The copy you produce must hold every record exactly, and none of the images.
=== Section Start ===
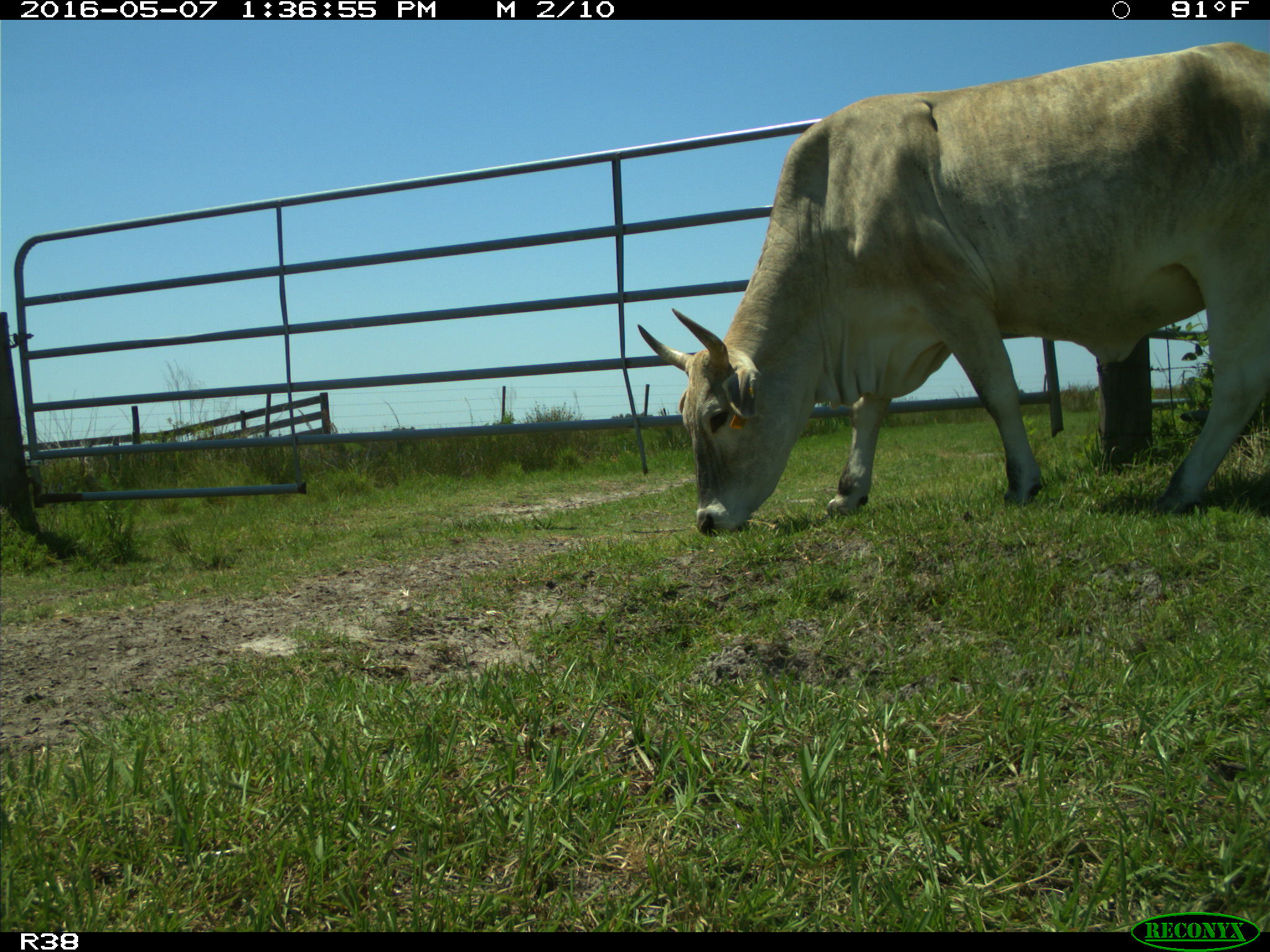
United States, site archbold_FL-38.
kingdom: Animalia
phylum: Chordata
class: Mammalia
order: Artiodactyla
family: Bovidae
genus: Bos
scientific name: Bos taurus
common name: domestic cow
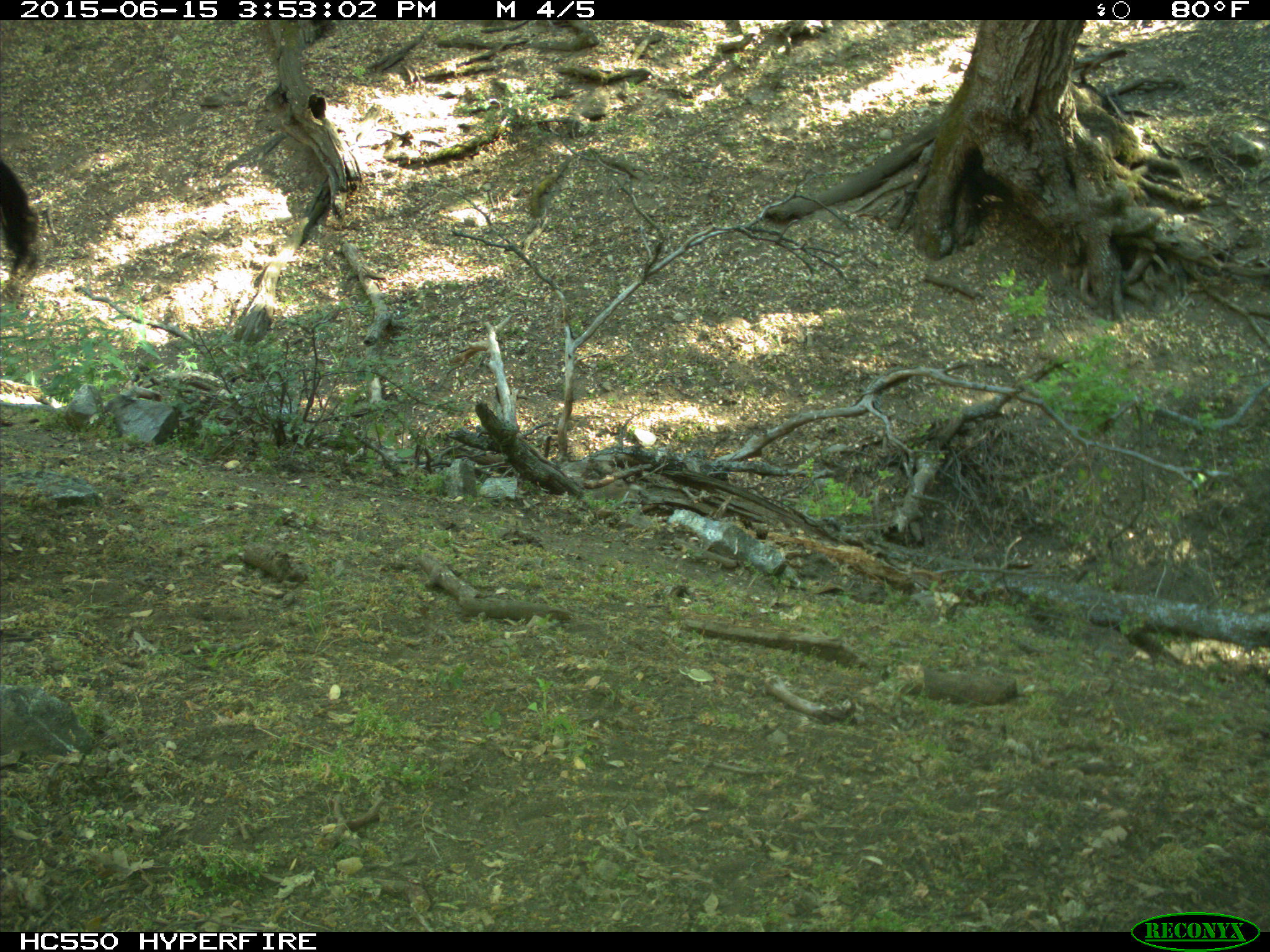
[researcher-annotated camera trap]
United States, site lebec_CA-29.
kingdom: Animalia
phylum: Chordata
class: Mammalia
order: Artiodactyla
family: Bovidae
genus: Bos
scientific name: Bos taurus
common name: domestic cow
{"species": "Bos taurus (domestic cow)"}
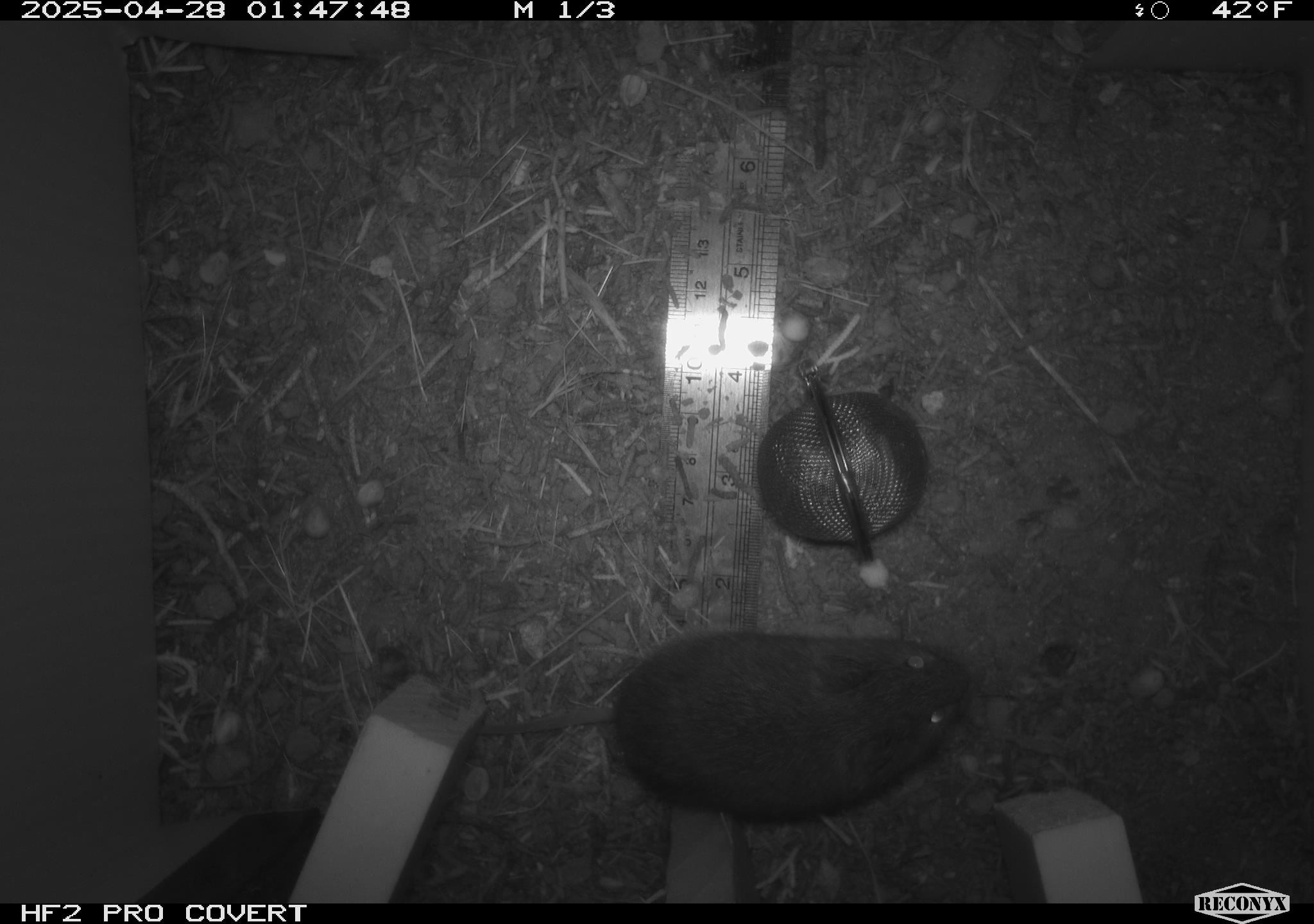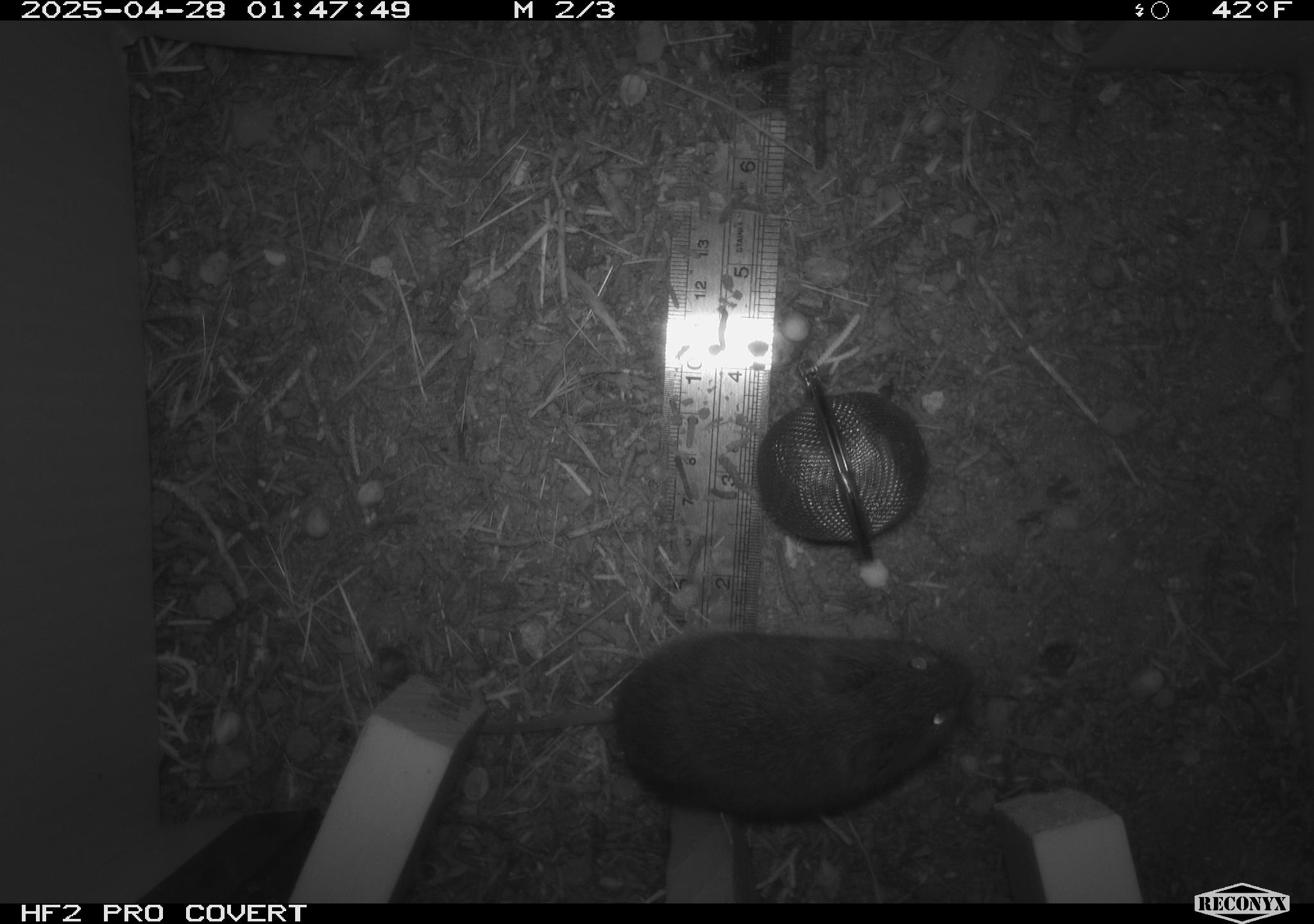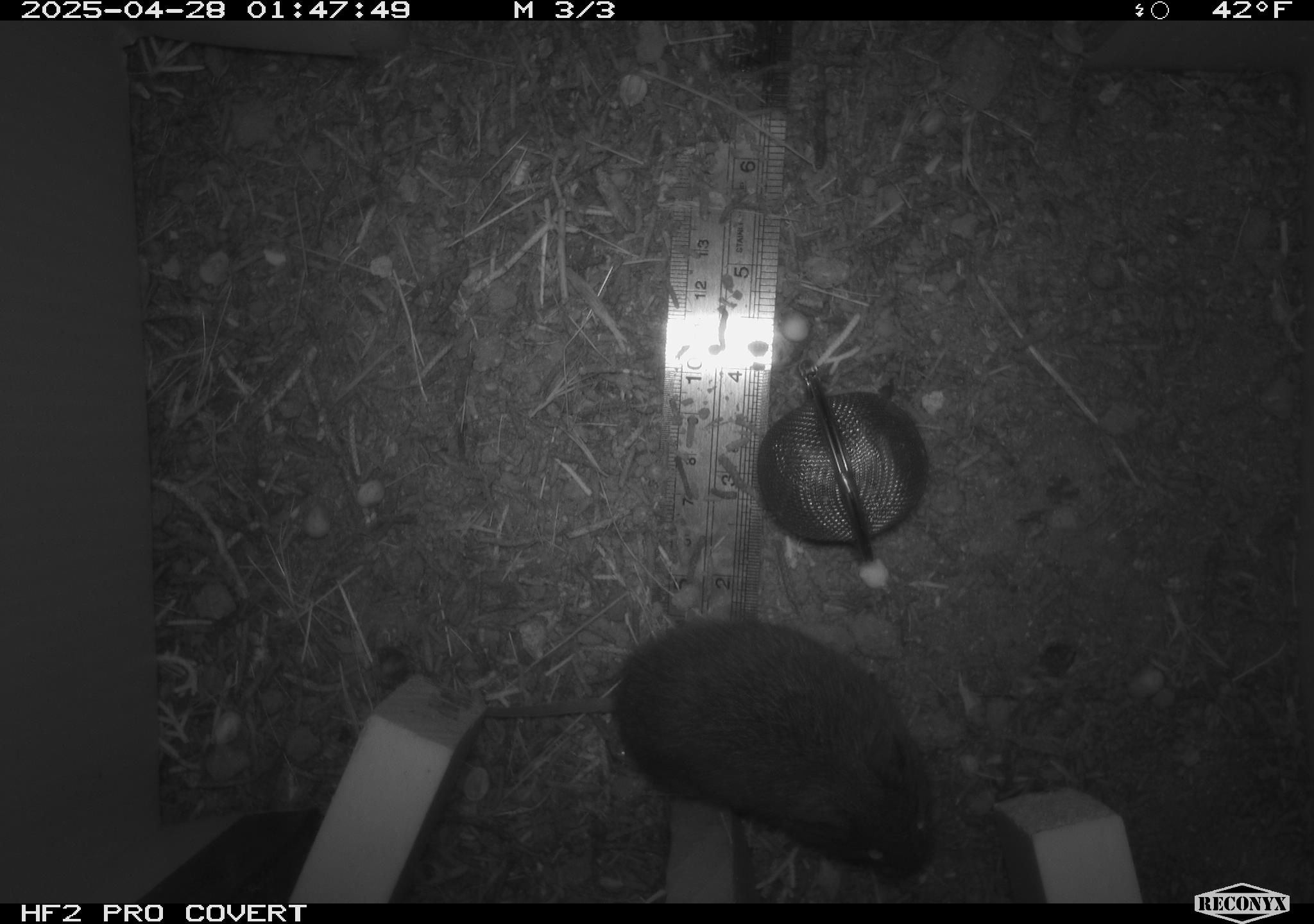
=== Section End ===
§ **YOUR RESPONSE**
United States, site archbold_FL-38.
kingdom: Animalia
phylum: Chordata
class: Mammalia
order: Artiodactyla
family: Bovidae
genus: Bos
scientific name: Bos taurus
common name: domestic cow
[researcher-annotated camera trap]
United States, site lebec_CA-29.
kingdom: Animalia
phylum: Chordata
class: Mammalia
order: Artiodactyla
family: Bovidae
genus: Bos
scientific name: Bos taurus
common name: domestic cow
{"species": "Bos taurus (domestic cow)"}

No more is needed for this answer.